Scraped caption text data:

━━━━

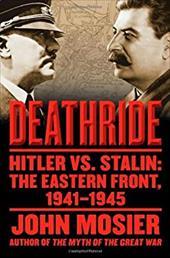 Deathride: Hitler vs. Stalin: The Eastern Front, 1941-1945 6238536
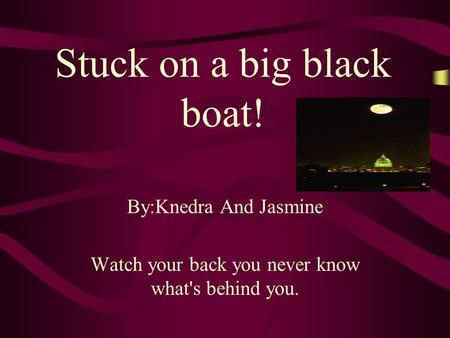 Stuck on a big black boat! By:Knedra And Jasmine Watch your back you never know what's behind you.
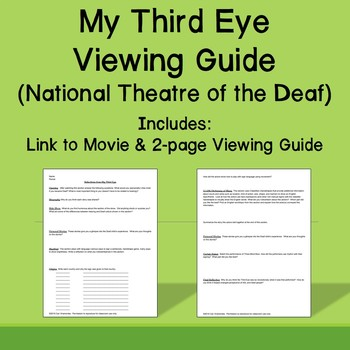 My Third Eye Viewing Guide (National Theater of the Deaf)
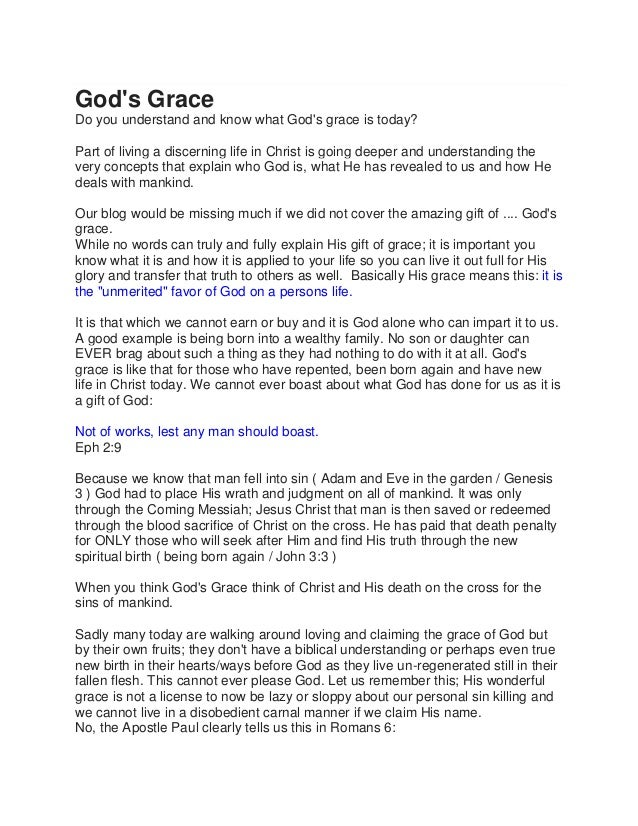 God's Grace Do you understand and know what God's grace is today? Part of living a discerning life in Christ is going deep...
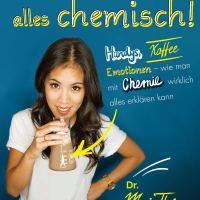 Komisch, alles chemisch! - Handys, Kaffee, Emotionen - wie man mit Chemie wirklich alles erklären kann / Mai Thi Nguyen-Kim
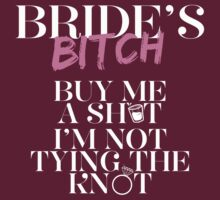 BRIDES BITCH BUY ME A SHOT I'M NOT TYING THE  RNOT by imgarry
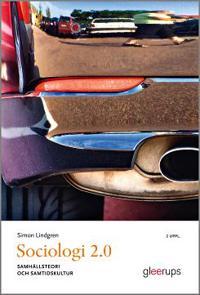 Sociologi 2.0 2:a uppl - samhällsteori och samtidskultur
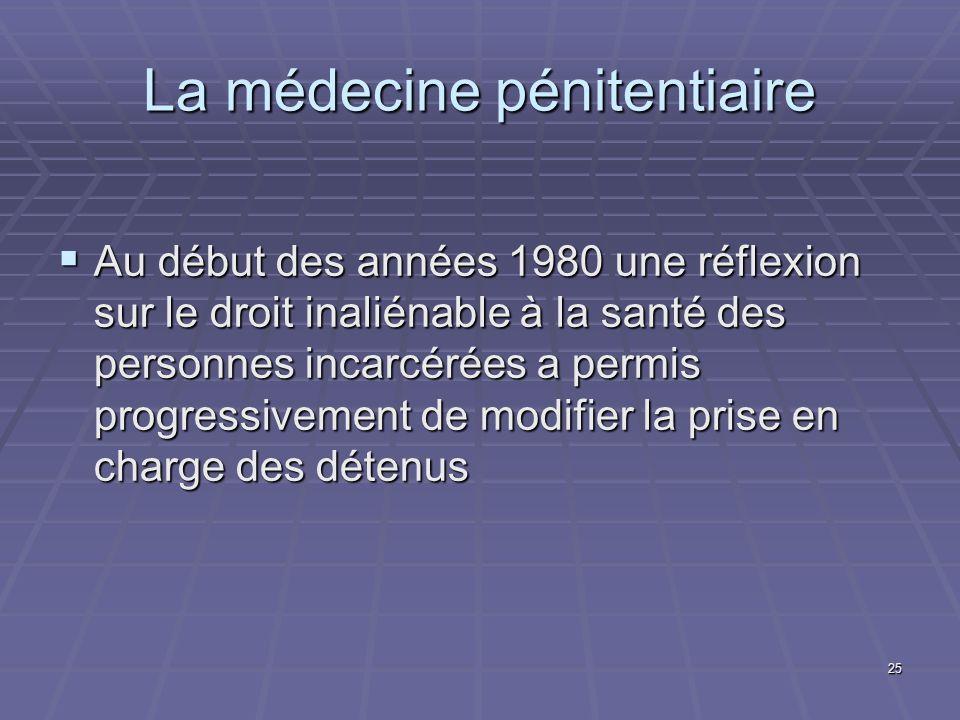 25 La médecine pénitentiaire Au début des années 1980 une réflexion sur le droit inaliénable à la santé des personnes incarcérées a permis progressive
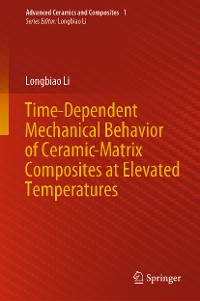 Cover Time-Dependent Mechanical Behavior of Ceramic-Matrix Composites at Elevated Temperatures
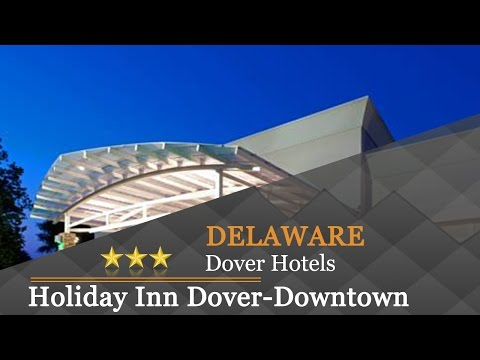 Holiday Inn Dover-Downtown - Dover Hotels, Delaware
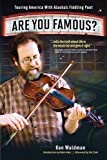 Are You Famous? Touring America with Alaskas Fiddling Poet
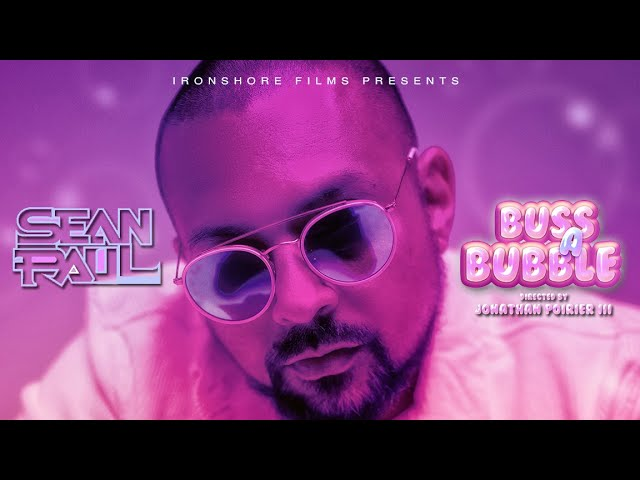 Sean Paul - Buss A Bubble (Official Video)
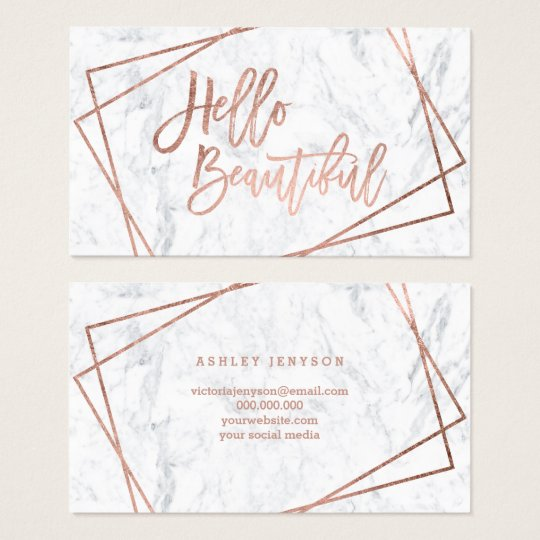 Hello beautiful rose gold script geometric marble business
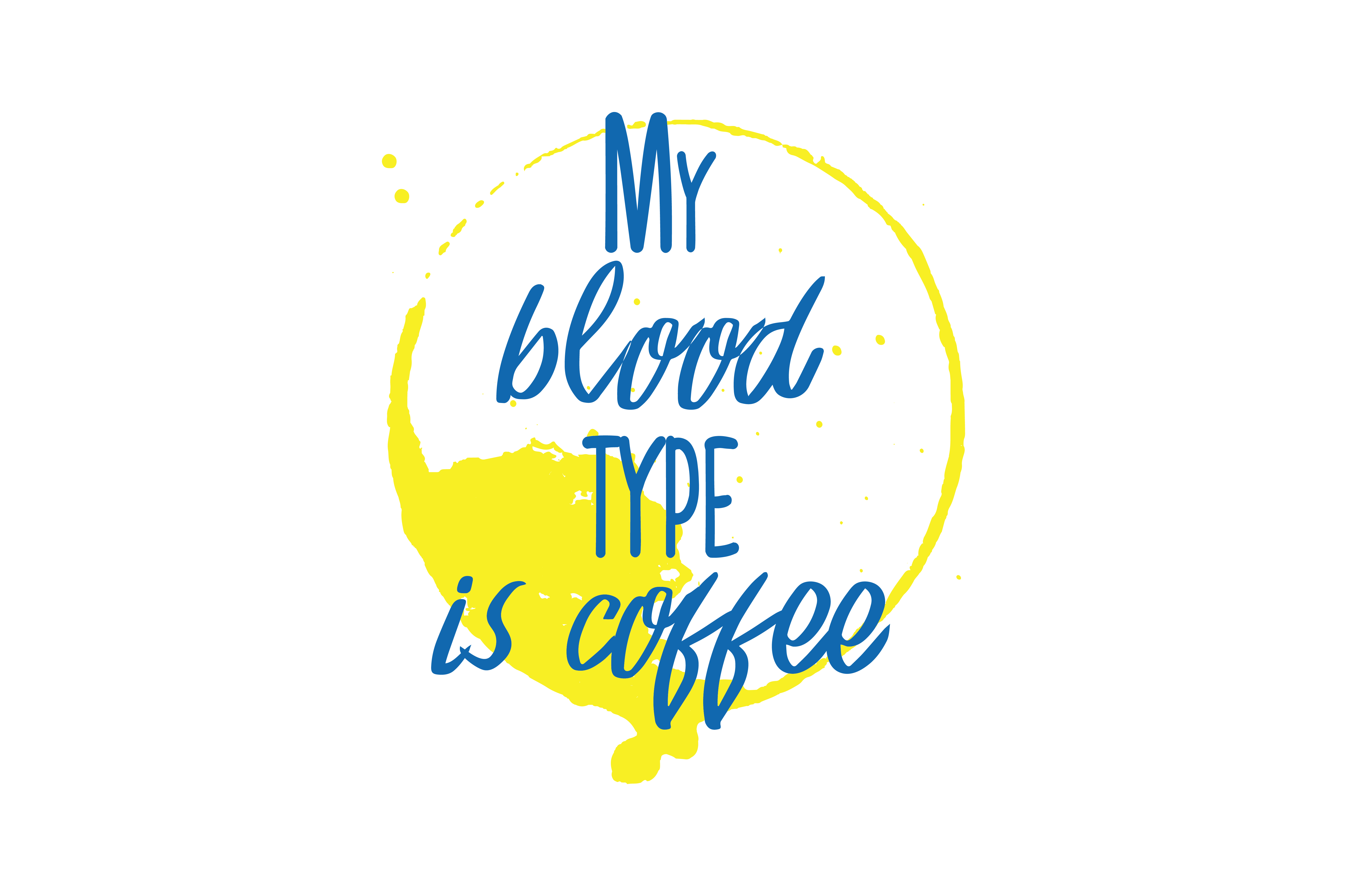 Download Free My Blood Type Is Coffee Quote Svg Cut Creative Fabrica for Cricut Explore, Silhouette and other cutting machines.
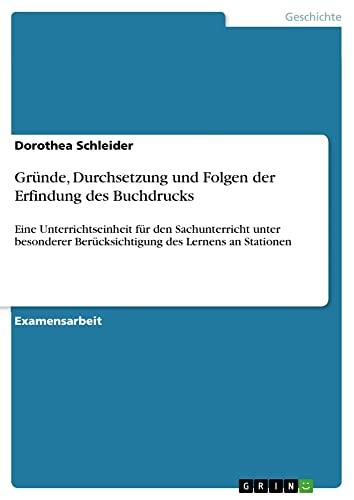 9783638816717: Gründe, Durchsetzung und Folgen der Erfindung des Buchdrucks (German Edition)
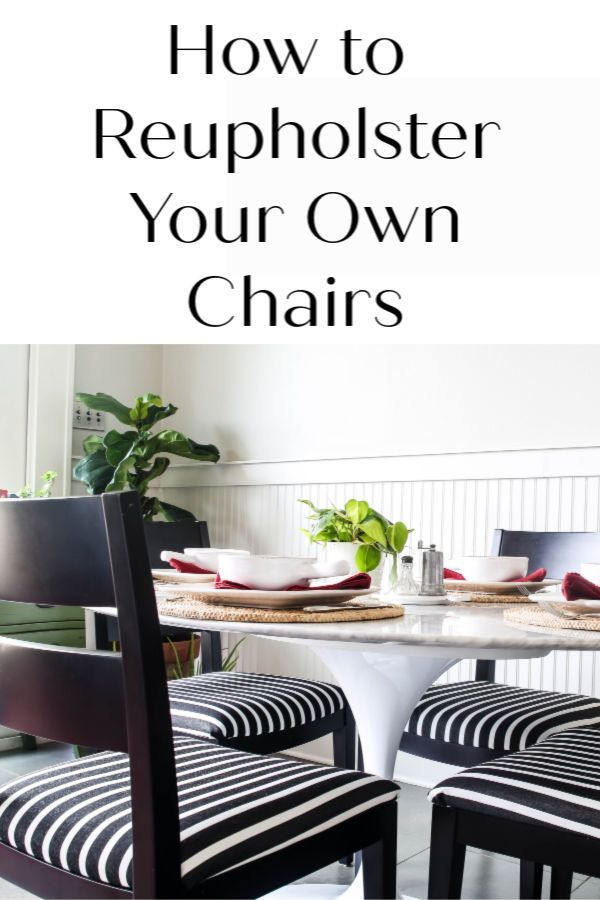 How to Reupholster Dining Chairs   Reupholster dining room ...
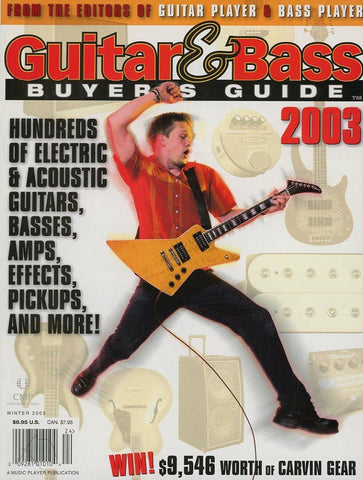 2003 Guitar & Bass Buyer's Guide Magazine Back Issue
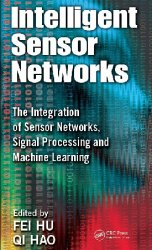 Intelligent Sensor Networks: The Integration of Sensor Networks, Signal Pro ...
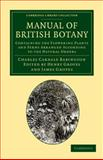 Manual of British Botany : Containing the Flowering Plants and Ferns Arranged According to the Natural Orders, Babington, Charles Cardale, 1108055664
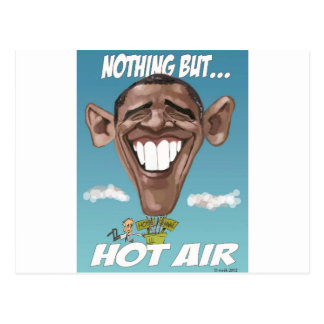 Nothing But Hot Air Obama Balloon Post Card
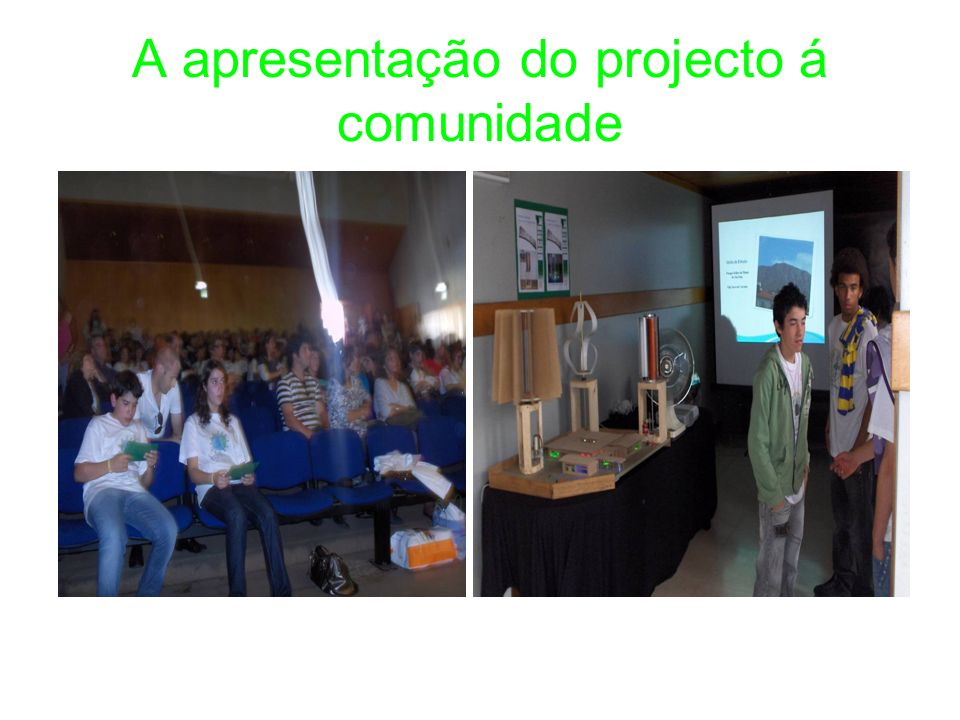 A apresentação do projecto á comunidade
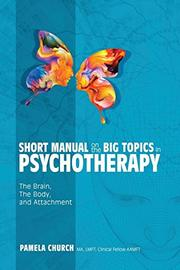 A SHORT MANUAL ON THE BIG TOPICS IN PSYCHOTHERAPY by Pamela  Church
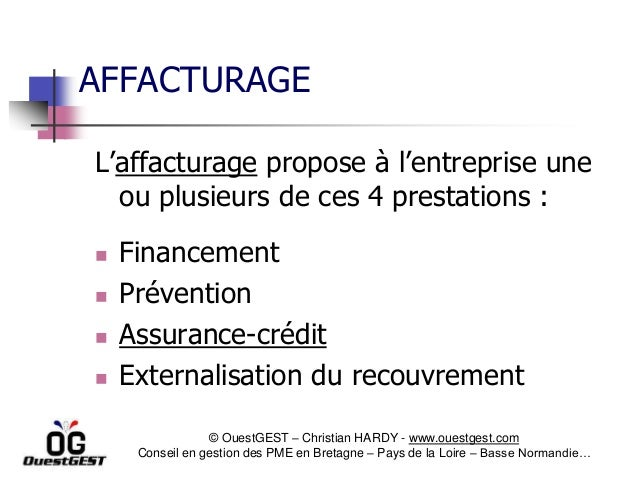 AFFACTURAGEL'affacturage propose à l'entreprise une  ou plusieurs de ces 4 prestations :   Financement   Prévention   A...
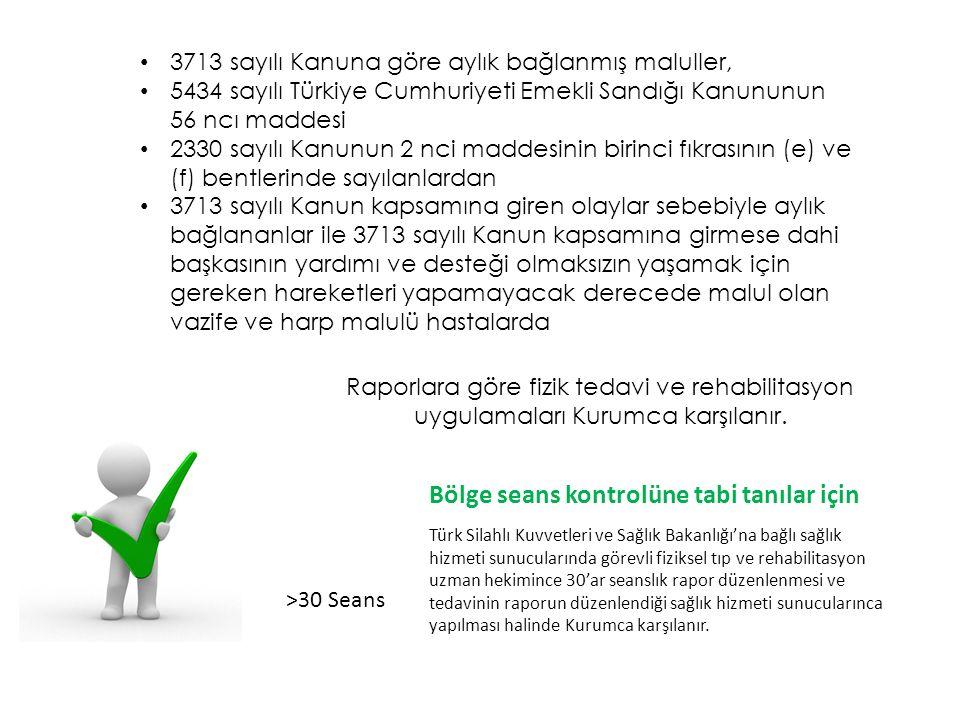 3713 sayılı Kanuna göre aylık bağlanmış maluller, 5434 sayılı Türkiye Cumhuriyeti Emekli Sandığı Kanununun 56 ncı maddesi 2330 sayılı Kanunun 2 nci ma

━━━━

What you need to do
Could you transcribe exactly the entries above, but only the lines from the one with "Sean Paul - Buss A Bubble (Official Video)" through the one with "AFFACTURAGEL'affacturage propose à", and without pictures?

Task response
 Sean Paul - Buss A Bubble (Official Video)
 Hello beautiful rose gold script geometric marble business
 Download Free My Blood Type Is Coffee Quote Svg Cut Creative Fabrica for Cricut Explore, Silhouette and other cutting machines.
 9783638816717: Gründe, Durchsetzung und Folgen der Erfindung des Buchdrucks (German Edition)
 How to Reupholster Dining Chairs   Reupholster dining room ...
 2003 Guitar & Bass Buyer's Guide Magazine Back Issue
 Intelligent Sensor Networks: The Integration of Sensor Networks, Signal Pro ...
 Manual of British Botany : Containing the Flowering Plants and Ferns Arranged According to the Natural Orders, Babington, Charles Cardale, 1108055664
 Nothing But Hot Air Obama Balloon Post Card
 A apresentação do projecto á comunidade
 A SHORT MANUAL ON THE BIG TOPICS IN PSYCHOTHERAPY by Pamela  Church
 AFFACTURAGEL'affacturage propose à l'entreprise une  ou plusieurs de ces 4 prestations :   Financement   Prévention   A...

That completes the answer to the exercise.